Sekali lagi kita akan menyelenggarakan pemilu, dan sekali lagi seluruh kelemahan dalam budaya politik kita terlihat jelas. Kita semua menginginkan pemilu yang bebas dan adil, namun tidak tahu bagaimana mewujudkannya. Tuntutan pihak oposisi terhadap pemerintahan sementara, dengan kata lain, meminta Syekh Hasina melepaskan kekuasaan, tidak akan terwujud. Di situlah kita terjebak dan di situlah kemungkinan besar kita akan bertahan. Karena kita tidak punya preseden untuk perjanjian pelepasan yang dinegosiasikan – kecuali oleh Jenderal. Irsyad pada bulan Desember 1990 – kita tidak punya peluang untuk menyelesaikan masalah ini. Jadi hal ini akan ditentukan oleh penampilan kekuatan jalanan, dengan segala karakteristiknya yang mengganggu dan merusak. Di sini juga, jika sebuah kesepahaman dapat dicapai, hal ini akan memungkinkan kedua belah pihak (terutama pihak oposisi), dalam kondisi protes damai dan tanpa kekerasan, untuk mengadakan demonstrasi, demonstrasi dan pertemuan sesuai keinginan mereka.

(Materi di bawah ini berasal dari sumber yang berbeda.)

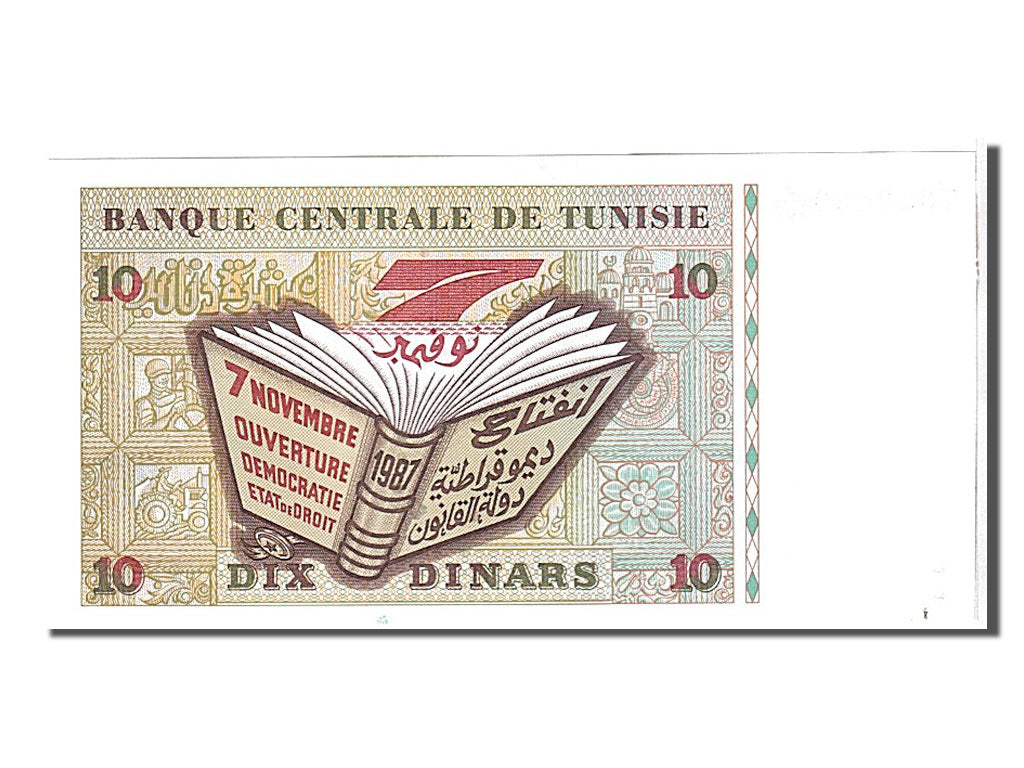 Tunisia, 10 Dinars, 1994, KM #87A, UNC(65-70), D1027399420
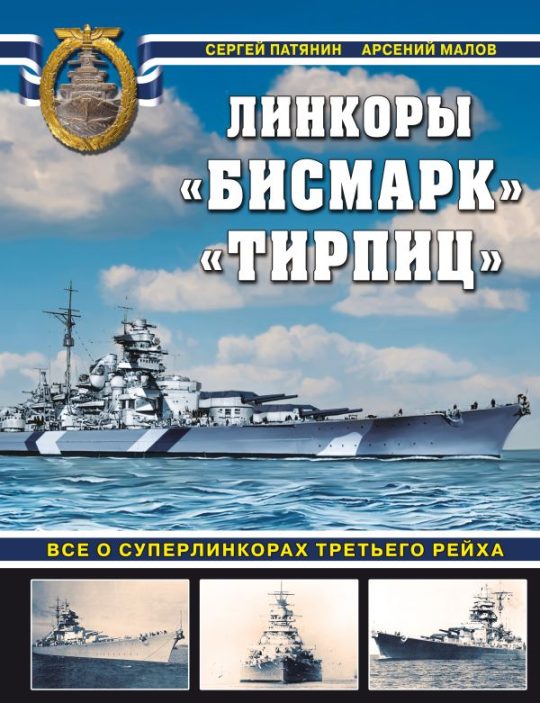 Бисмарк» «Тирпиц». Все о суперлинкорах Третьего Рейха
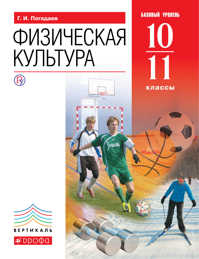  книга Физическая культура. Учебник. 10-11 кл. (базовый уровень). ВЕРТИКАЛЬ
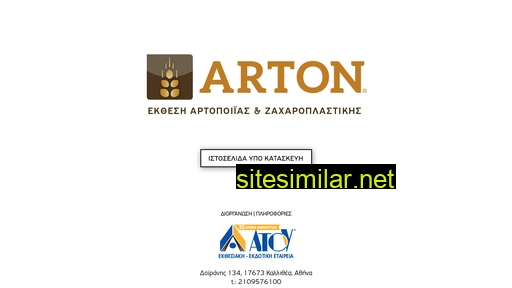 arton.gr alternative sites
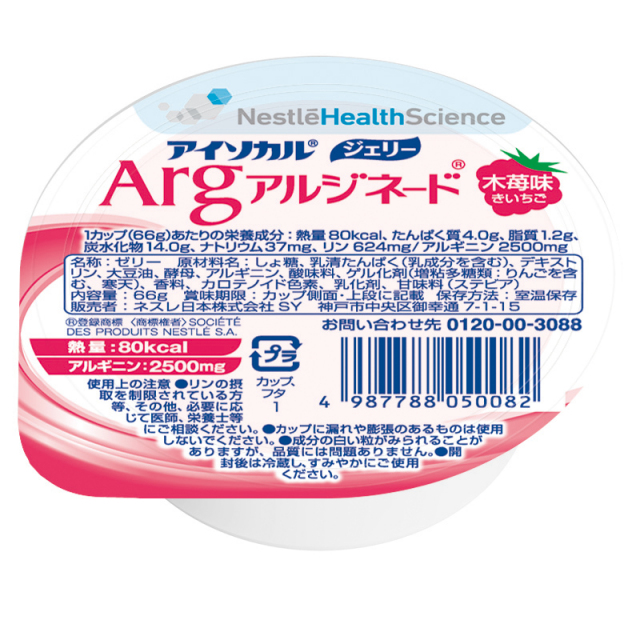 アイソカルArg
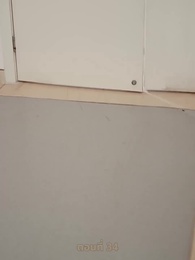 [พากย์ไทย]รถซ่อนชู้ - Episode 34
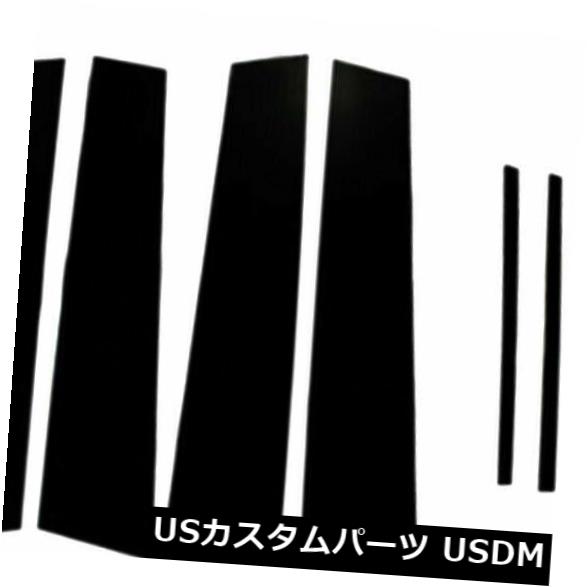 Cruze 10 15装飾用に設定された黒い車の窓の柱のステッカーBCのコラム8pcs の通販は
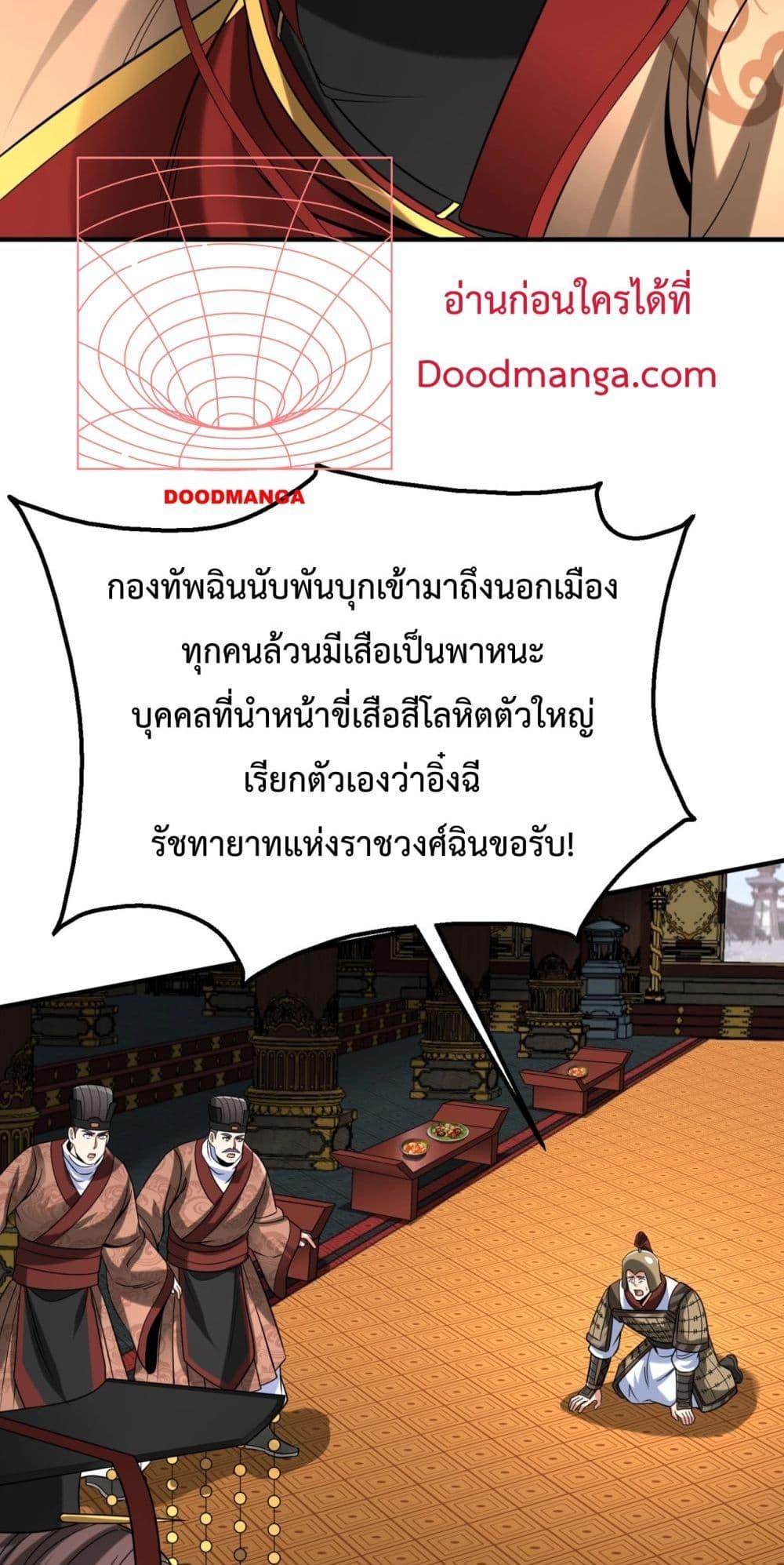 I Kill To Be God เป็นหนึ่งใต้หล้าด้วยระบบสังหารสุดแกร่ง ตอนที่ 123 page 4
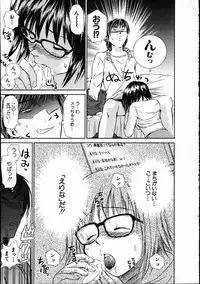 [Mutsuki Tsutomu] Online na Kanojo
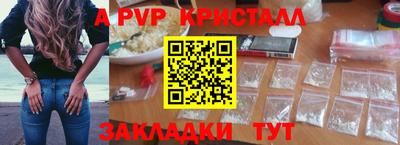 гидра Берёзовский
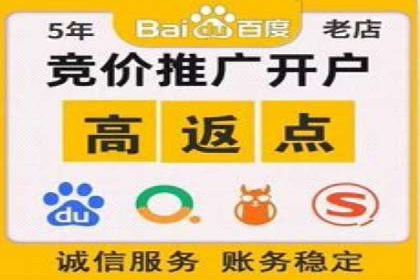 竞价托管策略揭秘：如何提升广告效果？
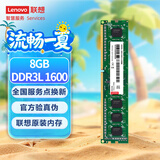 联想（Lenovo）8GB  DDR3L 1600 台式机内存条 低电压版 兼容标准电压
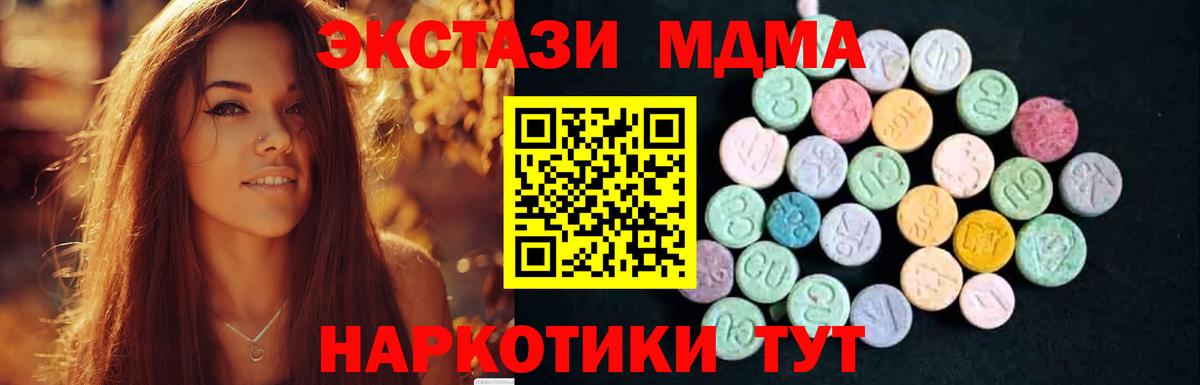 МДМА молли Рузаевка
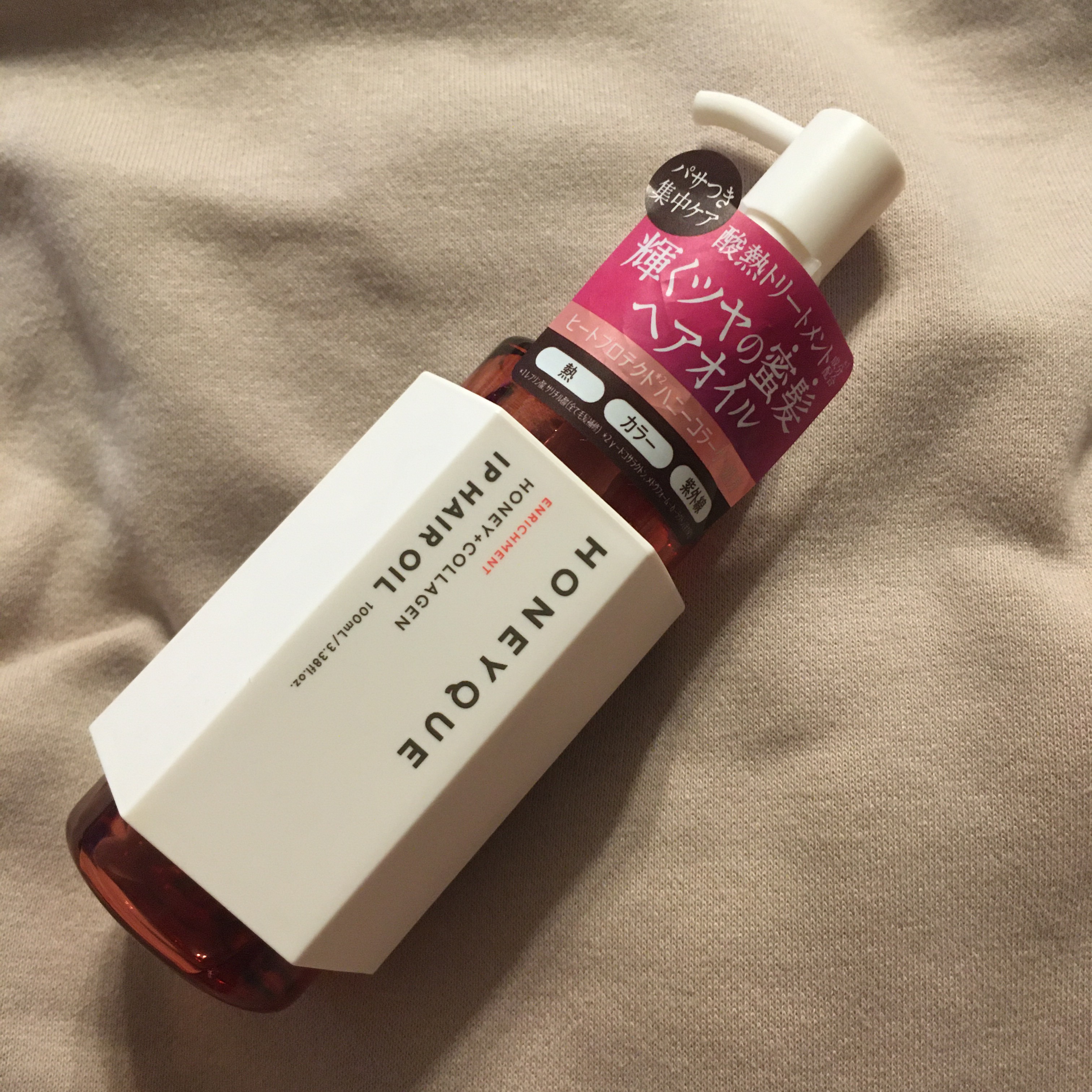 ハニーク エンリッチメント IPヘアオイル/ハニーク/ヘアオイルを使ったクチコミ（1枚目）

Sayangnya, gagasan ini pun tampaknya tidak mungkin terjadi. Fakta bahwa partai yang berkuasa mengumumkan demonstrasi mereka pada tanggal yang sama dengan BNP jelas menunjukkan bahwa AL ingin menyamai kekuatan BNP di setiap kesempatan. Hal ini sangat tidak masuk akal dan kemungkinan besar akan mengakibatkan kekerasan dan, mungkin, kematian. Satu orang telah meninggal dan banyak yang terluka. Hal ini dapat dengan mudah dihindari jika AL mengadakan programnya pada tanggal yang berbeda.
Setelah 32 tahun, kita seharusnya sudah memupuk beberapa nilai demokrasi dan toleransi, dan memasukkannya ke dalam budaya politik kita. Tidak ada kesempatan yang terlewatkan untuk menegur media karena “merusak” citra negara. Namun bukankah citra negara akan rusak jika dua partai politik terbesar kita – keduanya sama-sama menikmati kekuasaan – berteriak alih-alih berbicara, menuduh alih-alih memahami, dan terus-menerus menetapkan kondisi sebelum negosiasi dimulai, dan membuktikan berulang kali bahwa mereka tidak memiliki kedewasaan untuk melakukan kompromi yang sangat dibutuhkan, yang jika tidak dilakukan akan mengancam perdamaian sosial, stabilitas ekonomi, dan evolusi demokrasi?
Rakyat kita, yang kerja kerasnya, pengorbanannya dan kecintaannya pada negara kita tidak bisa mencapai apa yang kita miliki saat ini, berhak mendapatkan yang lebih baik.